What is the Pipelined execution of Load/Store Instructions in Computer Architecture?

Load and Stores are frequent operations, especially in RISC code. While executing RISC code we can expect to encounter about 25-35% load instructions and about 10% store instructions. Hence, it is one of big significance to execute load and store instructions effectively.

It can summarize the subtasks which have to be performed during a load or store instructions as shown in the figure.

Let us first consider a load instruction. Its execution begins with the determination of the effective memory address (EA) from where data is to be fetched. In this case, like RISC processors, this can be done in two steps: fetching the referenced address register(s) and calculating the effective address.

In the CISC processor, address calculation may be a difficult task, requiring multiple subsequent registers fetches and address calculations, as in the case of indexed, post-incremented, relative addresses. Once the effective address is available, the next step is usually to forward the effective (virtual) address to the MMU for translation and to access the data cache.

In traditional pipeline implementations, load and store instructions are processed by the master pipeline. These loads and stores are executed sequentially with other instructions as shown in the figure.

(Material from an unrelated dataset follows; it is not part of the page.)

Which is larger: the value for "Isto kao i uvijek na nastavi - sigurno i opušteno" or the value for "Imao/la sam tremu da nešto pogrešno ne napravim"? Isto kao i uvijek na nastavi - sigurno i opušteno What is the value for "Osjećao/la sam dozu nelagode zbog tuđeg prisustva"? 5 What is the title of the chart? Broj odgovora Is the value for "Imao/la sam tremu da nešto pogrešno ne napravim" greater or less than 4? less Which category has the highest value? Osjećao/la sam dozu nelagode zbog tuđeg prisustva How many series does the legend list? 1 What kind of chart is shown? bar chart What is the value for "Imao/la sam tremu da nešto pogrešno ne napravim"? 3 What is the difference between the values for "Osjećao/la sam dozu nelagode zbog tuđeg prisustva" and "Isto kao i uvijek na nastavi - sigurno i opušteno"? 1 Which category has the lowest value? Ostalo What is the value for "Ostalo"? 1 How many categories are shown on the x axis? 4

In this case, the required address calculation of a load/store instruction can be performed by the adder of the execution stage. However, one instruction slot is needed for each load or store instruction.

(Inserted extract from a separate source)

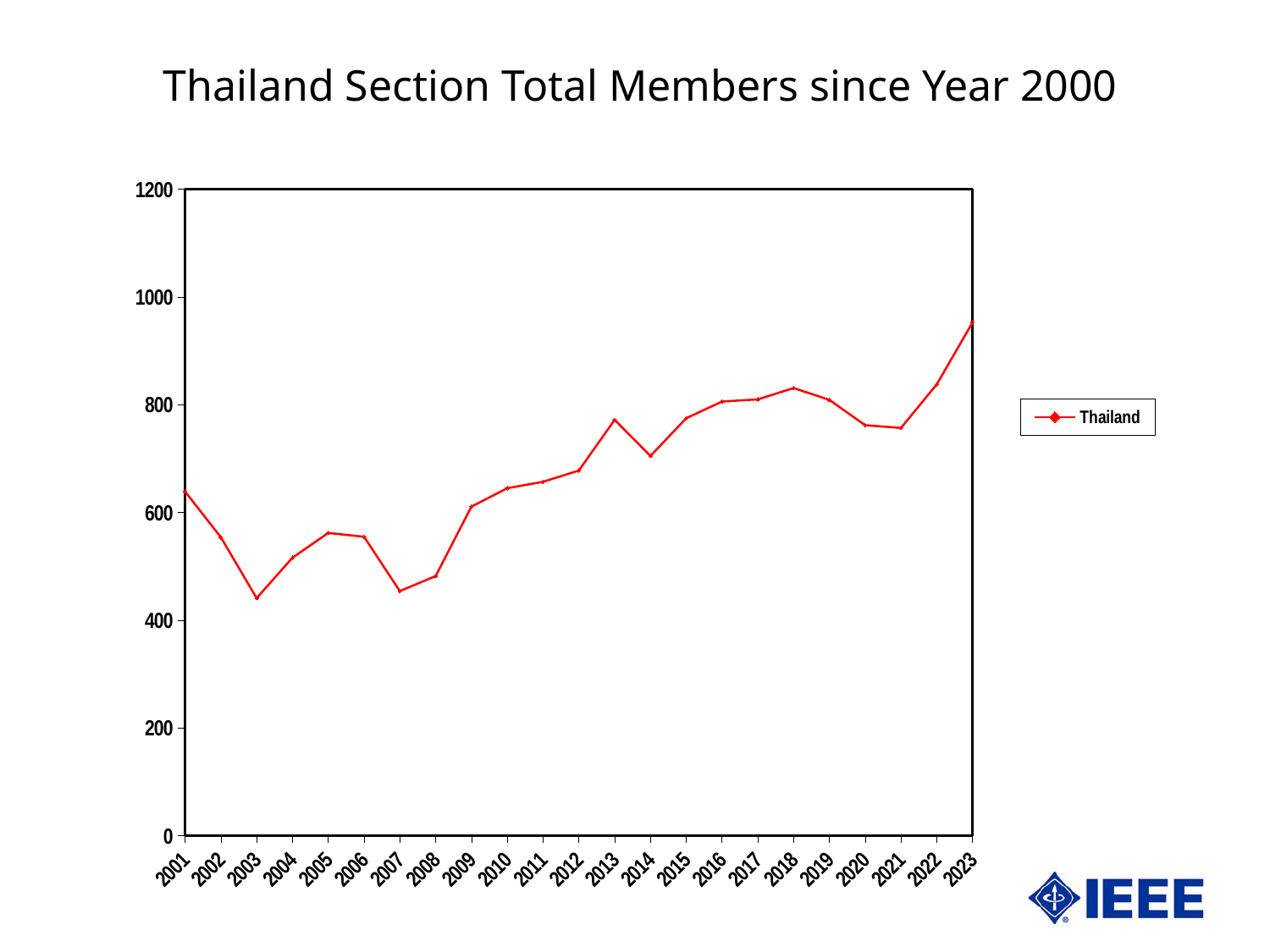
How many series does the legend list? 1 Is the value for 2023 greater or less than 800? greater How many years are plotted along the x axis? 23 Is the value for 2018 greater or less than 800? greater What is the title of the chart? Thailand Section Total Members since Year 2000 Which year has the larger value, 2013 or 2014? 2013 Is the value for 2003 greater or less than 600? less Which year has the highest number of members? 2023 What kind of chart is shown on the slide? line chart Which year has the larger value, 2001 or 2023? 2023 Do the values rise or fall from 2020 to 2023? rise What is the name of the series shown in the legend? Thailand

Representatives of this low-cost implementation approach are the MIPS R4000, Pentium (with two integer units), PowerPC 601, Power2, and DEC α 21164 (also with two integer units). At first glance, it is surprising that the α 21164 uses a sequential load/store processing technique when the preceding α 21064 and α 21064A provided a dedicated autonomous load/store unit.

A more effective address technique for load/store instructions processing is to do it in parallel with data manipulation as shown in the figure. This approach assumes the existence of an autonomous load/store unit that can perform address calculation on its own.

There is an increasing number of superscalar processors that implement an autonomous load/store unit. Examples of early designs are the i80960 CA or MC 88110. Most recent examples are the DEC α 21064, DEC α 21064A, PowerPC 603, PowerPC 604, PowerPC 620, and MIPS R8000.

Autonomous load/store units can either be operated lock-stepped with the processing of other instructions or work decoupled. In the lockstep, load and store requests to the memory (cache) are issued in order. Alternatively, the execution of load and stores can be decoupled from the execution of other instructions to boost performance. This can be achieved by providing queues for pending loads and stores and executing those operations from the queues.